Reading and Writing Data

Safely read and write tabular data in R using tidyverse tools, with PMx-focused best practices and project-safe file paths.
Tip

Big idea: Most PMx errors start at data import.
Controlling how data enters your project is as important as modeling it.

Learning Objectives

By the end of this lesson, you will be able to:

  • Read common tabular file formats into R.
  • Understand and control column type guessing.
  • Write data back to disk reproducibly.
  • Distinguish raw, cleaned, and modeling-ready datasets.
  • Use project-safe paths so your code runs on any machine.

Setup

library(tidyverse)

Key Ideas

Data import is a structural decision.

In PMx workflows:

  • The first read defines column types.
  • Column types influence joins, summaries, and modeling behavior.
  • File paths determine whether your project is reproducible.
  • Raw data should never be modified in place.

Importing data is not a mechanical step — it sets the foundation for everything downstream.

Warning

A single incorrect column type (e.g., ID read as character instead of numeric) can silently break joins and modeling logic.


Common Data Formats in PMx

You will most often encounter:

  • CSV (.csv) — safest default
  • TSV (.tsv) — tab-separated
  • Excel (.xlsx) — common but fragile
  • Text exports from modeling tools

For reproducible workflows, prefer CSV.


Worked Example 1: Reading CSV Files

pk <- read_csv("data/pk_data.csv")

read_csv():

  • Reads column names from the first row
  • Guesses column types
  • Returns a tibble

Worked Example 2: Inspect Column Type Guessing

pk <- read_csv("data/pk_data.csv")

Common issues:

  • IDs read incorrectly
  • Dates misinterpreted
  • Numeric columns containing "." or text

Worked Example 3: Explicit Column Types

pk <- read_csv(
  "data/pk_data.csv",
  col_types = cols(
    ID   = col_integer(),
    TIME = col_double(),
    DV   = col_double(),
    AMT  = col_double()
  )
)
Tip

Be explicit when importing sponsor data or uncontrolled exports.


Worked Example 4: Reading TSV Files

pk <- read_tsv("data/pk_data.tsv")

Worked Example 5: Reading Excel (If Required)

library(readxl)
pk <- read_excel("data/pk_data.xlsx")

Best practice: convert Excel → CSV once, then work from CSV.


Worked Example 6: Writing Data

write_csv(pk, "data/pk_clean.csv")
Warning

Never overwrite raw data.


Raw vs Clean vs Modeling-Ready

Healthy PMx projects separate:

  • Raw data (untouched originals)
  • Clean data (corrected types, units, labels)
  • Modeling-ready data (event-record format, QC’d)
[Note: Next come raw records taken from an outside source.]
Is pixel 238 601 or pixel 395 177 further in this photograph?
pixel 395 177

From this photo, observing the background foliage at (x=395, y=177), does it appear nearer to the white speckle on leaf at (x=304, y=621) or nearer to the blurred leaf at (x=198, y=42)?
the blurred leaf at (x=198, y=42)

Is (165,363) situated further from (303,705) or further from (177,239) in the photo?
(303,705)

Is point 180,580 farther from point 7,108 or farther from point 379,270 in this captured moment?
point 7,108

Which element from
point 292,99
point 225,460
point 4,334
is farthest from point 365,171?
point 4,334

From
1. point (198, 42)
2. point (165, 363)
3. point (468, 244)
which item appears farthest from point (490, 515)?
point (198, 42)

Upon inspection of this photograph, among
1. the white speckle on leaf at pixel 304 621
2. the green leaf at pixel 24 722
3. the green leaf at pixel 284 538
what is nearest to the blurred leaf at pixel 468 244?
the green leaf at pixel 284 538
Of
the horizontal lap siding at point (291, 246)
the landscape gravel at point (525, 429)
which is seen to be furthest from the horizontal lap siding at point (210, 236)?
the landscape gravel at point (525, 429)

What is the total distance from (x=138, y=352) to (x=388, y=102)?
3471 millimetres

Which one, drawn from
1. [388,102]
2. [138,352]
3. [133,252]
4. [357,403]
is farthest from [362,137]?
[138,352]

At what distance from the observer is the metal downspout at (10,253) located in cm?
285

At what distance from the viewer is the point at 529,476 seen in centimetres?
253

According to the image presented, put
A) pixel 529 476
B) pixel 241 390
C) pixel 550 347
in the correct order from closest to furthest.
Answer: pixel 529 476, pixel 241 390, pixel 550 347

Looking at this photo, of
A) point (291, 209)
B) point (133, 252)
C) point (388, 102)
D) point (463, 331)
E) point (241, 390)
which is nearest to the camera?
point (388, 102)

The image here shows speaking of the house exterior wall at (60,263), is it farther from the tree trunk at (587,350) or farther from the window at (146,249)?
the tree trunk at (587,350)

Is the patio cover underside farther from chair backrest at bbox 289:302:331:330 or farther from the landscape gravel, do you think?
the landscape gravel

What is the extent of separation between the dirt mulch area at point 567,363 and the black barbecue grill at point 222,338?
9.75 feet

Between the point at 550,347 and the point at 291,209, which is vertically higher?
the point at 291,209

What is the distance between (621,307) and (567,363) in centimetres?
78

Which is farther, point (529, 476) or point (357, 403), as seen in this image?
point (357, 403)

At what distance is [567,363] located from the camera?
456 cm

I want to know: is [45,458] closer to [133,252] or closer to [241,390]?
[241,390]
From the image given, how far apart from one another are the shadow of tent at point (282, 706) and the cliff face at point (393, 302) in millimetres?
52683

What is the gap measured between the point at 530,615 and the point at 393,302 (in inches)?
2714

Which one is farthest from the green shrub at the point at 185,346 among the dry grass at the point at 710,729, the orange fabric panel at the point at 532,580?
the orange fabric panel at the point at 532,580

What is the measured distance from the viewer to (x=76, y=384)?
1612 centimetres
Clear separation protects reproducibility and auditability.


Worked Example 7: Project-Safe Paths with here()

library(here)
read_csv(here("data", "pk_data.csv"))
Note

here() builds paths relative to the project root, making code portable.


Strategies

  • Inspect column types immediately after import.
  • Be explicit when data quality is uncertain.
  • Separate raw, clean, and modeling-ready files.
  • Prefer CSV over Excel.
  • Use here() in multi-folder projects.
  • Document any type overrides you apply.

Common Mistakes

  • Trusting automatic type guessing blindly
  • Saving cleaned files over raw files
  • Hard-coding file paths with /Users/...
  • Mixing Excel and CSV versions of the same file

Practice Problems

  1. Read a CSV file.
  2. Display column types.
  3. Re-read with explicit types.
  4. Write a cleaned file.
  5. Read using here().

library(tidyverse)
library(here)

pk <- read_csv(here("data", "pk_data.csv"))
glimpse(pk)

pk <- read_csv(
  here("data", "pk_data.csv"),
  col_types = cols(
    ID = col_integer(),
    TIME = col_double(),
    DV = col_double()
  )
)

write_csv(pk, here("data", "pk_clean.csv"))

Summary

You now know how to:

  • Import tabular data safely
  • Control column types
  • Write reproducible output files
  • Avoid fragile file paths

Good data hygiene starts at import.


  • Inspect types immediately.
  • CSV is safest.
  • Never overwrite raw data.
  • Use project-relative paths.
  • Document any type overrides.